Where I work, the company has a ChatGPT contract that’s used as a coding assistant tool in VS Code and I imagine also for the admin/contract/legal people doing what they do. Every contracting company developer I’ve worked with, their company has some enterprise ChatGPT/Claude/Gemini/etc. I’ve talked to software developers at large companies that raved about what they could do with enterprise Claude and enterprise Cisco AI coding tools
Pretty much everyone I know at the minimum uses the Gemini Google search summary for coding questions/dockerfile/kubernetes/open shift/docker compose/helm/terraform/ansible/bash script/python script/snippets/…
It seems like the only people who actually derive value out of it are software developers or middle managers. Every other professional discipline has liability and a need to verify accuracy before actioning something. So beyond reading the AI generated summary on a search engine for non critical things it’s basically useless.

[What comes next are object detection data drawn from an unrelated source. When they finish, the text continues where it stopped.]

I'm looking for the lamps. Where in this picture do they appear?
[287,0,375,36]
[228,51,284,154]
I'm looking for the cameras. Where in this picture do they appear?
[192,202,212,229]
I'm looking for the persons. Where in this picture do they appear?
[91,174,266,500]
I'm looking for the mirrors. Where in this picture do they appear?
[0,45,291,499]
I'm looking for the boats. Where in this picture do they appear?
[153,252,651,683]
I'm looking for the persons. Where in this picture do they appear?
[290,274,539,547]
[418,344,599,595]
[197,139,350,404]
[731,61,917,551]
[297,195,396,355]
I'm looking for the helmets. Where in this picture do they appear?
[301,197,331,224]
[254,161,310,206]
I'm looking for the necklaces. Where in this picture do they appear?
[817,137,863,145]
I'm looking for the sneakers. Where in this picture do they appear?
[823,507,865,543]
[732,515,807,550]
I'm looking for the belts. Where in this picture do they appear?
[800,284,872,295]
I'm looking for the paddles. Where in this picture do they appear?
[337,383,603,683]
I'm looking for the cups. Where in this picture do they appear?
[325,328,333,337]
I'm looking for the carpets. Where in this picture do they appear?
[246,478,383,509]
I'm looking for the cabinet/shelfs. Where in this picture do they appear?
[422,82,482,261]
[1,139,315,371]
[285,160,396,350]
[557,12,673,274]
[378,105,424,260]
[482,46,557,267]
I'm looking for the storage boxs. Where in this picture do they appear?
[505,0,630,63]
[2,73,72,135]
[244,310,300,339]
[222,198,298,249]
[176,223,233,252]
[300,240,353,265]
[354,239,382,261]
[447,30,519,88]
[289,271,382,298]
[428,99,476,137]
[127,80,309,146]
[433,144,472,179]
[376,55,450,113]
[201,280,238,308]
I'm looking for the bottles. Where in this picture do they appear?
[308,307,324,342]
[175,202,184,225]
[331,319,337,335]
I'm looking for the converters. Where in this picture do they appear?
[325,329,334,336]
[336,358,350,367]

I have multiple years of experience maintaining and reviewing code for a medium sized open source project, and in my experience we have no seen any meaningful increase of good contributions since the AI investment bubble kicked off a couple years ago.
On the flip side, I know that dealing with a glut of low-quality AI-generated slop merge requests has been a real problem for other large open source projects. https://www.pcgamer.com/software/platforms/open-source-game-engine-godot-is-drowning-in-ai-slop-code-contributions-i-dont-know-how-long-we-can-keep-it-up/
In my personal view, AI is really not suitable for actual programming, just typing. Programming requires thought and logic–something LLMs do not actually possess and are not capable of. Furthermore, without an authentic understanding of the code that is being generated, the human being who are ultimately responsible for maintaining the code, fixing errors and making improvements, will only be hurting themselves in the long wrong when they can’t follow the “logic” of what was written. You’re just creating more problems for yourself in the future.
Personification of probability doesn’t do us any good, open source projects require thoughtful contributions from thinking entities.
To make matters worse, I think that AI is also not at all suitable for “open source” development, as it obfuscates authorship and completely obliterates the concept for FOSS licensing.
Were AI models trained on FOSS code including GPL-licensed code? Does this make the output of AI models GPL too, or are LLMs magical machines that can launder GPL code into something proprietary? How do you know that the code produced by your LLM is legally safe and not ripped verbatim from someone else’s scraped proprietary codebase? Finally, who is the author and copyright holder of AI generated code?
Ultimately, right now in 2026 we are seeing a lot of use of generative AI being forced by the corporate world, but we are not seeing that result in any meaningful improvement to worker productivity or product quality. (Windows 11 has never been in worse shape than it is today, and I can only assume that is because it is being programmed with much less human intelligence behind it.)
A number of weeks ago I noted that one app I use through Lutris for the various settings needed had stopped loading. So I did a lot of looking around to figure out what was going on (didn’t know it was Lutris, I searched mention of issues with the app, with Wine, etc.)
Finally ran across a bug report in the Lutris github that sounded like my problem. And part of it was how slow some updates filter out, so I ended up doing an uninstall from the manager and manually forcing an update. And all is good now.
I wonder if the bug was AI driven (don’t even recall what it was, it was a small update that broke things for some people).
Great to know I should probably expect more fires later. I probably need to see if I can make this app run on my own in Wine. A shame, it’s working fine as is. But I need to be ready.